A w Kołobrzegu w porcie jachtowym tłoczno, obce języki cały czas słychać. I tak powinno zostać.

Dodaj komentarz


komentarze 3

  1. Ja się nie BOJĘ Niemców. Ja ich nie lubię i im nie ufam tak samo jak tzw.Ukraińcom: kto zabił raz, ten już będzie zabijał. Ludobójstwo w czasie II Wojny nie było pierwszym niemieckim ludobójstwem w XX wieku. https://pl.wikipedia.org/wiki/Ludob%C3%B3jstwo_Herero_i_Namaqua
    Z drugiej strony, na przestrzeni dziejów nie tylko Germanie mordowali na masową skalę.https://pl.wikipedia.org/wiki/Ludob%C3%B3jstwo

    1. Wspominając wojny sprzed stuleci, a nawet tysiącleci, to ludobójstwo było „normą” ówczesnych wojen. Ze współczesności za ludobójstwo uważam I Wojnę Światową. Gdzie dowódcy brytyjscy i niemieccy wysyłali swoich żołnierzy na pewną śmierć. I nigdy nie zostali nawet napiętnowani!!!!

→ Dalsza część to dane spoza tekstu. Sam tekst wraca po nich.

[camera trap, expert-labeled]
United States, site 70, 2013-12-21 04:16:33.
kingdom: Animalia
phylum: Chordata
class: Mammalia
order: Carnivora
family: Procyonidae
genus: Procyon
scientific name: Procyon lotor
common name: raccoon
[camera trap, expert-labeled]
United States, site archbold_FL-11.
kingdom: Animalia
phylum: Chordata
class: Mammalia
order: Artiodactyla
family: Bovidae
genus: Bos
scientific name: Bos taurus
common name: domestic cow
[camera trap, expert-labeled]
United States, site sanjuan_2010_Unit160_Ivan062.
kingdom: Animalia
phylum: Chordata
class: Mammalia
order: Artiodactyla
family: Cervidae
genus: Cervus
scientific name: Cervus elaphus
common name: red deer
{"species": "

      Niemcy przeprowadzali eksterminacje w obozach, masowe rozstrzeliwania. A Rosjanie? Nie tylko pod dowództwem Lenina, a potem Stalina wysyłali do GUŁagów swoich, gdzie ci masowo ginęli. Przypomnę o czystkach i uśmiercaniu milionów niewinnych ludzi w latach 1934-39.

      Wikipedia: „Terminu wielki terror użył Robert Conquest jako tytułu fundamentalnej monografii zagadnienia z 1968. Inne powszechnie używane określenie, wielka czystka, spopularyzował Aleksander Weissberg-Cybulski. Okres ten był jedną z wielu fal masowych represji w ZSRR po 1917 roku (1918–1921, 1928–1931, 1934–1935, 1937–1938, 1943–1946, 1948–1953) i wyróżniał się największą brutalnością (85% egzekucji do 1955 roku), ale wypełnienie obozów koncentracyjnych osiągnęło szczyt w 1953 rok”

      A Rewolucja Kulturalna w Chinach? kto zna liczbę ofiar? A śmierć wyłapywanych Murzynów na niewolników i przewożonych do Ameryki. Podobno w transporcie ginęło ich nawet do 70%. Brały w tym udział wszystkie potęgi morskie z Europy: Portugalczycy, Hiszpanie, Brytyjczycy, ale i Amerykanie Płn. A ilu ich zginęło na plantacjach?

      Nie wolno zapomnieć o Arabach, którzy mieli ogromny udział w pozyskiwaniu niewolników. Przypomnę jeszcze o jednym państwie z Azji. I o Czerwonych Khmerach, gdzie także wybijano swoich w imię ideologii. Czy ukarano Pol Pota?

      Czystki i ludobójstwo istnieje także dziś. W Azji, w Ameryce Płd. ,Afryce Płn.

      Co w czasie wojen robiła ludność cywilna gdy zbliżali się najeźdźcy? Uciekali. Masowo. Takie ucieczki były i w I WŚ i na początku IIWŚ.
      A co z niewolnictwem XXI wieku i osobami, którymi handluje się w Europie? Co z nieprzestrzeganiem praw pracowniczych w Polsce? To też swoiste niewolnictwo.